Nuts and seeds are good sources of protein, healthy fats, fibers, vitamins, and minerals. They regulate body weight as their fats are not fully absorbed, they regulate food intake and help burn energy.
Nuts and seeds contain unsaturated fats and other nutrients that provide protective effects against heart disease.
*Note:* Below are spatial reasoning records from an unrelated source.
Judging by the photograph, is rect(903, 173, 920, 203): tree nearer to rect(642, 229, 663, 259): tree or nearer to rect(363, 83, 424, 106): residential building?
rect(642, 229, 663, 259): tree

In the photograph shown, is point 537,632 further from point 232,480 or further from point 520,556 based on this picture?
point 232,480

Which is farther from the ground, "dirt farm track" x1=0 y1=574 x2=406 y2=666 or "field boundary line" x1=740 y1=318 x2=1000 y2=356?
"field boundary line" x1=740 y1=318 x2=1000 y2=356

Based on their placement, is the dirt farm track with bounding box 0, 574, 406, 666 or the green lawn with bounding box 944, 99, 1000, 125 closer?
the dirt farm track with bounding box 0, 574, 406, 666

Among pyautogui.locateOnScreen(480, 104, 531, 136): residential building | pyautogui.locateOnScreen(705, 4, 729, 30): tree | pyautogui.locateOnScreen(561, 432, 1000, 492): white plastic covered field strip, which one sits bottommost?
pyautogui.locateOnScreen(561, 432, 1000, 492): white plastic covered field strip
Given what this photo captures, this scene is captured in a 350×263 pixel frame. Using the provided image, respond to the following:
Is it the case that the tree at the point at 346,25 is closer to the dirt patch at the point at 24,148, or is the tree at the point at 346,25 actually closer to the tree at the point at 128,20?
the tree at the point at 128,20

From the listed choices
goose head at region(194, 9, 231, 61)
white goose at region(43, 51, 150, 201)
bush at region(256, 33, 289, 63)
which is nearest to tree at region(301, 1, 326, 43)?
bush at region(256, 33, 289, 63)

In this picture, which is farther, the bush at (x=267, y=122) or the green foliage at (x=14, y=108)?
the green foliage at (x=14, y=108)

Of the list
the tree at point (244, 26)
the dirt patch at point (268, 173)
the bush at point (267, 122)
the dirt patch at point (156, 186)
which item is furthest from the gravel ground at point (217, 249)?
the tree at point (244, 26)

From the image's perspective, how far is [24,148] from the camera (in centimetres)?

The team assigned 7447 participants (55 to 80 years of age, 57% women) who were at high heart disease risk to one of three diets:
A Mediterranean diet supplemented with extra-virgin olive oil, a Mediterranean diet supplemented with mixed nuts, or a low-fat diet.
Participants received educational sessions and, depending on group assignment, free provision of extra-virgin olive oil, mixed nuts, or small non-food gifts.
During a follow-up of 5 years, 288 participants experienced heart disease events.
There were 96 events in the Mediterranean diet with extra-virgin olive oil group (3.8%), 83 in the group eating a Mediterranean diet with nuts (3.4%), and 109 in the low-fat diet group (4.4%).
The team found that compared with people eating the low-fat diet, people who ate the Mediterranean diet with extra-virgin olive oil and the Mediterranean diet with nuts had lower heart disease risks.
Based on the findings, the team concluded that in people with a high risk of heart disease, a Mediterranean diet supplemented with extra-virgin olive oil or nuts may help prevent heart disease events.
The research is published in The New England Journal of Medicine and was conducted by Ramón Estruch et al.